TASK PROMPT: Retype word for word the part of the text on loving enemies from "Second is a" to "being ideally perfect.".

PAGE TEXT:

________

Second is a comparison to the parallel passage in Luke 6:35–36: “But love your enemies, do good, and lend, expecting nothing in return. Your reward will be great, and you will be children of the Most High; for he is kind to the ungrateful and the wicked. Be merciful, just as your Father is merciful.” Here Jesus does not suggest that we imitate God's being. He asks that we imitate the extent of God's mercy. There is no question of being ideally perfect.
Thus Stassen and Gushee’s paraphrase: “Be complete or all-inclusive as your heavenly father is complete or all-inclusive” (122). The command to “be perfect” is not merely a judgment on us in our imperfection; it is a mandate to—like God—love even those who would do not love us. As Davies and Allison point out, "The emphasis is upon God's deeds, not his nature" (563). We are to be teleios in the sense of fullness of love–or, perhaps, moral maturity–not in the sense of ideal perfection.
Jesus’s command to love even our enemies is not an easy one, but it is one that he intended us to obey. Hate is a short but fatal step from the straight and narrow path that Jesus models. It is all too easy to go from opposing someone’s evil deeds and praying for their repentance to hating them and wishing them ill. It is all too easy to justify our hatred. It is all too easy to disguise it as righteousness.
We might learn something by following intertextual lines to another sounding of teleios in the New Testament: “Anyone who makes no mistakes in speaking is perfect” (James 3:2). Hatred harbored in our heart is quick to reveal itself in our words. “But what comes out of the mouth proceeds from the heart, and this is what defiles” (Matthew 15:18). The way we speak to and of our enemies and the way we pray for and about them is the first sign of whether we love or hate them. The way we write about them—the words we choose——reveals and sometimes even shapes our hearts. Words are not always unambiguous. Jesus spoke harshly of many people, and he was not patient with faithless leadership. Loving our enemies does not mean believing or acting as if they do no wrong. But sometimes our words are unambiguous.
Difficult as it may be, love for enemies is an ethic that Christians can and must practice. In the only other instance of teleios in the Synoptic Gospels, Jesus tells a wealthy man that he lacks one thing: “If you wish to be perfect, go, sell your possessions, and give the money to the poor” (Matthew 19:21). The wealthy man does not, and Jesus observes that it is as good as impossible for a wealthy man to enter the Kingdom of Heaven. “Then who can be saved?” his shocked disciples ask. His answer to them is relevant to those who would seek to be perfect in love: “With people this is impossible, but with God all things are possible” (Matthew 19:26 NASB).

________

DATA FOR REVIEW:
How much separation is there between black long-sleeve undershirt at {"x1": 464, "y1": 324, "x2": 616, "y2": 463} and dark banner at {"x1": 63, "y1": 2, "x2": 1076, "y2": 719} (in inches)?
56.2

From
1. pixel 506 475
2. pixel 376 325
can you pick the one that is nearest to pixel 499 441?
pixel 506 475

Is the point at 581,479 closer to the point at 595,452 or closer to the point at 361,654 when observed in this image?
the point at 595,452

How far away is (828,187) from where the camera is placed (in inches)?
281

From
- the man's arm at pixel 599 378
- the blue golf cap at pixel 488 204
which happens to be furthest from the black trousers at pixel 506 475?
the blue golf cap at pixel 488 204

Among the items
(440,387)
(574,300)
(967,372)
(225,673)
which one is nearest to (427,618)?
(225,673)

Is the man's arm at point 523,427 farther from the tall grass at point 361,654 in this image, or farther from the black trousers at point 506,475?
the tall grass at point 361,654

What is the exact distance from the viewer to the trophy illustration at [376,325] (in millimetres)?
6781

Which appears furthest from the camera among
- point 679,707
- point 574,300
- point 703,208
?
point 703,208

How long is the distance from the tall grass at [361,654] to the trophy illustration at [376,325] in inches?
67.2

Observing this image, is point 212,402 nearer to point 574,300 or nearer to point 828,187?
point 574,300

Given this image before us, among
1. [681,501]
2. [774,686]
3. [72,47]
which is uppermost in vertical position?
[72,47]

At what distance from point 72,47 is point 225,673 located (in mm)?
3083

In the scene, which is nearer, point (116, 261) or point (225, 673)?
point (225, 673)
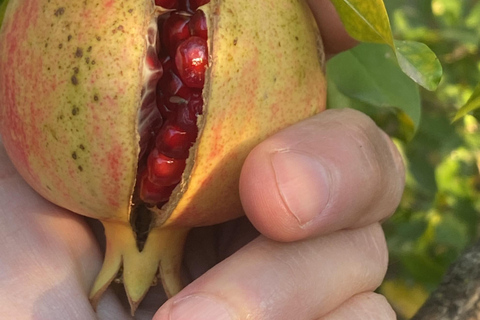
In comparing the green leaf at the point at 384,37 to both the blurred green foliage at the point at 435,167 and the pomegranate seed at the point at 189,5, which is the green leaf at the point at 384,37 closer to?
the pomegranate seed at the point at 189,5

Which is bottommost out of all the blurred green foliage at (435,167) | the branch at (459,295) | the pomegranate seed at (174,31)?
the blurred green foliage at (435,167)

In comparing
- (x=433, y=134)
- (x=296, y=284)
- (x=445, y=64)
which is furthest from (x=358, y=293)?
(x=445, y=64)

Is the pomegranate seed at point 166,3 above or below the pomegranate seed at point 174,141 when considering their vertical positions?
above

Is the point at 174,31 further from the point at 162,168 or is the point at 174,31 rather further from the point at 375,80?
the point at 375,80

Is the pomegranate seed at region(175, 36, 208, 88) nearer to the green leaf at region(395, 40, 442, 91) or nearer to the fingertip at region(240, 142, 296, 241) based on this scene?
the fingertip at region(240, 142, 296, 241)

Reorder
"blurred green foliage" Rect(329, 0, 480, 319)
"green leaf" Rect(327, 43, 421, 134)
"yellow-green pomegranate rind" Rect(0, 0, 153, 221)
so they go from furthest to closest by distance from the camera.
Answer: "blurred green foliage" Rect(329, 0, 480, 319) → "green leaf" Rect(327, 43, 421, 134) → "yellow-green pomegranate rind" Rect(0, 0, 153, 221)

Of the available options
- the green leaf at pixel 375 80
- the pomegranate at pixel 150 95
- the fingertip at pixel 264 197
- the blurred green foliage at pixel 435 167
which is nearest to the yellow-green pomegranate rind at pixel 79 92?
the pomegranate at pixel 150 95

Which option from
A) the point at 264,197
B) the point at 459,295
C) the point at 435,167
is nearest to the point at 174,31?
the point at 264,197

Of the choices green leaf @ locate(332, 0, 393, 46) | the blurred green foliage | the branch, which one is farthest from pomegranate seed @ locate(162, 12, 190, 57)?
the blurred green foliage
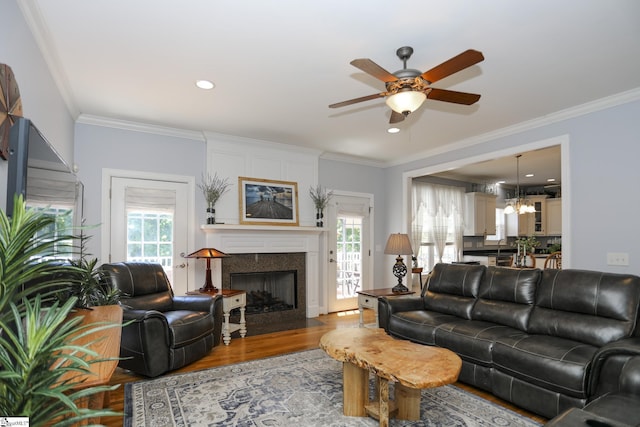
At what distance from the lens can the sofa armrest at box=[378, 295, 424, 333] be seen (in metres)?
3.81

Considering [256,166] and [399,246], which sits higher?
[256,166]

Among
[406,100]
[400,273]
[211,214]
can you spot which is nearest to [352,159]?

________

EXPECTED OUTPUT:
Second is a comparison to the parallel passage in Luke 6:35–36: “But love your enemies, do good, and lend, expecting nothing in return. Your reward will be great, and you will be children of the Most High; for he is kind to the ungrateful and the wicked. Be merciful, just as your Father is merciful.” Here Jesus does not suggest that we imitate God's being. He asks that we imitate the extent of God's mercy. There is no question of being ideally perfect.